Ventura Pons es uno de los más importantes directores catalanes. Sin
embargo, y excluyendo una retrospectiva completa de su obra realizada años
atrás en el Festival Internacional de Cine Independiente de Buenos Aires, su
filmografía es poco conocida en la Argentina. Anita no pierde el tren
ofrece la oportunidad de acercarse a su cine. Aunque no es, en absoluto, su
mejor exponente.
Se trata de una comedia dramática protagonizada por una mujer que, después
de treinta y cinco años de trabajar como “taquillera” (léase: encargada de
la boletería, quien vende las entradas del cine), es obligada a jubilarse.
Sin previo aviso y algo engañada, regresa de sus vacaciones y se encuentra
con que el cine de barrio en el que ha pasado su vida fue derribado para
construir un moderno complejo de multisalas en el que no tendrá cabida.
Anita (Rosa María Sardá) aprendió a ver el mundo a través de las películas y
de la gente que concurría a la sala y, aunque hubiese preferido ser actriz,
no deja de resaltar las bondades de ser taquillera. Le gusta su trabajo y no
quiere cambiar su rutina, así que casi sin darse cuenta comienza a concurrir
diariamente al descampado donde ahora un grupo de obreros construye sin
parar. Como Anita misma declara, es “el primer año de una nueva era” porque
“el excavador ha entrado en mi vida”. En este punto se sitúa el comienzo de
la narración, en el que el personaje da pie al flashback que relatará
su encuentro amoroso con un fornido obrero de la construcción.
El film apunta principalmente a la comicidad y a la complicidad con el
espectador. Y en este plan, no todos los recursos son efectivos. Resultan
graciosas algunas conductas de Anita, ciertos diálogos con su vecina, sus
apuntes sobre ser taquillera o sobre los tipos de público que visitaba
el cine. Pero también cae en varios lugares comunes.
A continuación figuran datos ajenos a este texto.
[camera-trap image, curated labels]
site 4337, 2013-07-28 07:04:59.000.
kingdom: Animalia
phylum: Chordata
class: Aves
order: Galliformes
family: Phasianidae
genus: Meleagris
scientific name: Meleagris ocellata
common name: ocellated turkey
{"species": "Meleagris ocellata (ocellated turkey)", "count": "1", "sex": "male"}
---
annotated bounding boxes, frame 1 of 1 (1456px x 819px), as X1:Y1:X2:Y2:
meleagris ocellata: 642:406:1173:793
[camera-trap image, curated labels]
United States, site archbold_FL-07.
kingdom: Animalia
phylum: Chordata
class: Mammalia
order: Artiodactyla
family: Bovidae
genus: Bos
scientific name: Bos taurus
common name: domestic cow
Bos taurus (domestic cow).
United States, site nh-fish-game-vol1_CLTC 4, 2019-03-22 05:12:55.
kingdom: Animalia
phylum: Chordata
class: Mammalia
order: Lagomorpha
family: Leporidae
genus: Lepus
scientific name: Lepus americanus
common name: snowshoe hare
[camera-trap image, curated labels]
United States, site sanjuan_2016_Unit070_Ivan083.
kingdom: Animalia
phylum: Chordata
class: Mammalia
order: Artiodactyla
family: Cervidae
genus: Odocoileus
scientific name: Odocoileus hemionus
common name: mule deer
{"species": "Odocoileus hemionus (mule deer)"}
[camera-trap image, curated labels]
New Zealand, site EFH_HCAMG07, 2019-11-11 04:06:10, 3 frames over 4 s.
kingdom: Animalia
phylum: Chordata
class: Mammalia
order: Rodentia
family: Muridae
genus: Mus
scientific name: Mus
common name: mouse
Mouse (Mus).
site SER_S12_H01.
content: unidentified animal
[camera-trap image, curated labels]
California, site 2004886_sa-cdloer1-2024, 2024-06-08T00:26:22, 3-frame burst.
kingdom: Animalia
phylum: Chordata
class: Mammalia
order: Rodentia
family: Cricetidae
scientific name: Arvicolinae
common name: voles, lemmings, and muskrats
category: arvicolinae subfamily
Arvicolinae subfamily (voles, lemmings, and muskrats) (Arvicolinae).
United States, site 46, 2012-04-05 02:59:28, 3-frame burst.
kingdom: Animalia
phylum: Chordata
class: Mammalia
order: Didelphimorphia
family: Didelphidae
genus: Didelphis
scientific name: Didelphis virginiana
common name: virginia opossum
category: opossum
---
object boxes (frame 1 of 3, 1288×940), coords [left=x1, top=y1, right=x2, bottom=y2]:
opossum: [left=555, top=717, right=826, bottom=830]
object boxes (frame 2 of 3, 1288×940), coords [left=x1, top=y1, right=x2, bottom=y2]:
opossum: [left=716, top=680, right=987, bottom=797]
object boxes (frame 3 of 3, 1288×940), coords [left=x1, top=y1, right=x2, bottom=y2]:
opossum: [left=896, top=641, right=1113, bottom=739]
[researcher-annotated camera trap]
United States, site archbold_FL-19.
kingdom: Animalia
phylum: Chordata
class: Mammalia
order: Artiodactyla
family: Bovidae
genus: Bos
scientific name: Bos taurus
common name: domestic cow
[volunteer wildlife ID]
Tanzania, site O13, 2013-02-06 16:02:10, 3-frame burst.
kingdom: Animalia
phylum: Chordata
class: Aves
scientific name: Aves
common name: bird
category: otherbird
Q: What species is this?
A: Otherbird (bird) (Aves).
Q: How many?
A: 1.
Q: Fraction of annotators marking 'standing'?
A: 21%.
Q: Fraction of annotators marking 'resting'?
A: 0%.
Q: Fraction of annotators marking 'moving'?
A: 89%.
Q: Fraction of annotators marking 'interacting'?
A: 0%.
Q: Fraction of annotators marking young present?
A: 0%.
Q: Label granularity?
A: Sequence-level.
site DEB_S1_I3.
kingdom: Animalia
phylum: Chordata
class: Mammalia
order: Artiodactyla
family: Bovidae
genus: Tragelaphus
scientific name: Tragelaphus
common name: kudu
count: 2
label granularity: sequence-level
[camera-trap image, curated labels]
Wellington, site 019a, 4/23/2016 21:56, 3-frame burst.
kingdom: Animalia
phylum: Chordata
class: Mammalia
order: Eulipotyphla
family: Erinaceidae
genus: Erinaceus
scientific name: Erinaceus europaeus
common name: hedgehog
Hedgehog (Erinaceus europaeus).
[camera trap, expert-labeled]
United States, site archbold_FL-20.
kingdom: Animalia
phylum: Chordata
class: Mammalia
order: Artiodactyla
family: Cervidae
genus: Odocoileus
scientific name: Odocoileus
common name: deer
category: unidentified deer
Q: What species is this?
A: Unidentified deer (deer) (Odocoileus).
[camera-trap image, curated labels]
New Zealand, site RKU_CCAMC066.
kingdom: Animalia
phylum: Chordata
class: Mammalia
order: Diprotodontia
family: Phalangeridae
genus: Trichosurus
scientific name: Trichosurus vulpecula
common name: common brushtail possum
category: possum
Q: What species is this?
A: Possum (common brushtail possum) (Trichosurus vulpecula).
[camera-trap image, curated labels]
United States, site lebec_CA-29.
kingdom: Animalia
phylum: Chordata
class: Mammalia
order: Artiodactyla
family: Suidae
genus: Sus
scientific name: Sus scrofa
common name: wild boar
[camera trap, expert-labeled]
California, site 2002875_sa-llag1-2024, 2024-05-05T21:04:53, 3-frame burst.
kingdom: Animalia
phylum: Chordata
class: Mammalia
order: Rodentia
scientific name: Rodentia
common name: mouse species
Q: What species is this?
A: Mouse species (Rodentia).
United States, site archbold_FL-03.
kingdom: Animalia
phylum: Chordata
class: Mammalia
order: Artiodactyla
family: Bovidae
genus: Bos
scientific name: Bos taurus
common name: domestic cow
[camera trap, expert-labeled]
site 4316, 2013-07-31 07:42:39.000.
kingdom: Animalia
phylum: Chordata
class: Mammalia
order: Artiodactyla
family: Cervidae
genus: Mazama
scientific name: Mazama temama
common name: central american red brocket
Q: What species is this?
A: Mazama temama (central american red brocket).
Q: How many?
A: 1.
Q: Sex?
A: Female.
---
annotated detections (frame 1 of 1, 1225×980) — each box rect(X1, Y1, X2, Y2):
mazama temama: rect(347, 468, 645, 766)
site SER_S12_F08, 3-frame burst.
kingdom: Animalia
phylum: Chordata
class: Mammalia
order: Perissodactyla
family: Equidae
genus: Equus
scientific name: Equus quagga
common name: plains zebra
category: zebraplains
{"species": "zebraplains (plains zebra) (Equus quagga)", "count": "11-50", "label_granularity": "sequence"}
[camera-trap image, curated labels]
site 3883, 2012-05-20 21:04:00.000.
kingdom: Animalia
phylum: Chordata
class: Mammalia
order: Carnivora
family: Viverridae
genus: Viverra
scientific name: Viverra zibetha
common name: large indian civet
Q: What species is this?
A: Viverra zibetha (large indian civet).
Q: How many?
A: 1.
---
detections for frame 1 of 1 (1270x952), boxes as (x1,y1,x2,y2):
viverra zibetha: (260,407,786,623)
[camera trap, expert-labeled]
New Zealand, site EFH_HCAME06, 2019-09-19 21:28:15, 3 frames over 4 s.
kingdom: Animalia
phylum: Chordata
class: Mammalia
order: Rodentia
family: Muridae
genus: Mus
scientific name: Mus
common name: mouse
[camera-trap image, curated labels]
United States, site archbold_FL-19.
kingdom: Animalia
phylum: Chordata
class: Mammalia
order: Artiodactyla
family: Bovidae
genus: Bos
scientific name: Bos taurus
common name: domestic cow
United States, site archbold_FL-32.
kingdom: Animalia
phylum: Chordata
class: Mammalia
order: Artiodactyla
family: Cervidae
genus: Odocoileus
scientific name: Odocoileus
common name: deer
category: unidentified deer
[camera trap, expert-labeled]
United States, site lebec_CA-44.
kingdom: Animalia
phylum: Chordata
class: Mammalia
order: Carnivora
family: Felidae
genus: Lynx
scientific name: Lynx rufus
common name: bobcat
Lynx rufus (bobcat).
Igualmente recurrentes son los sueños y pesadillas y las situaciones que
ocurren sólo en la imaginación de la protagonista. La relación misma con el
obrero por momentos parece fruto de su mente y carece de interés, ya que
éste casi no emite palabra y la información a la que accedemos está
filtrada por los ojos de Anita. Asistimos a la módica revelación de que
él “es un hombre casado”, y a los encuentros sexuales que se repiten cada
noche. El recurso de mirar y hablar a cámara para referirse directamente al
espectador puede ser novedoso y acertado una, dos, tres veces... después ya
no. Sobre el final, vuelve a aflorar la pasión de Anita por el cine y pasa
de querer asumir el rol de “la amante” y tramar una venganza, a pensar en
perseguir al excavador de construcción en construcción, y hasta se
convertirá en la Greta Garbo española para un “The End” a puro romance.
Finalmente, la película concluye en un tono menos delirante, más emotivo y
terrenal. A esta altura
resultan
evidentes,
aunque no por ello menos ciertas,
las reflexiones que sobrevolaban
al film sobre el amor, el trabajo y las oportunidades de volver a empezar
después de los cincuenta (“no perder el tren”: no dejar pasar la
oportunidad, de allí el título). En este sentido, la actuación de Rosa María
Sardá es muy convincente, impecable. Sin ella, Anita no pierde el tren
hubiera perdido a uno de sus mayores –si no el mayor– de sus atractivos.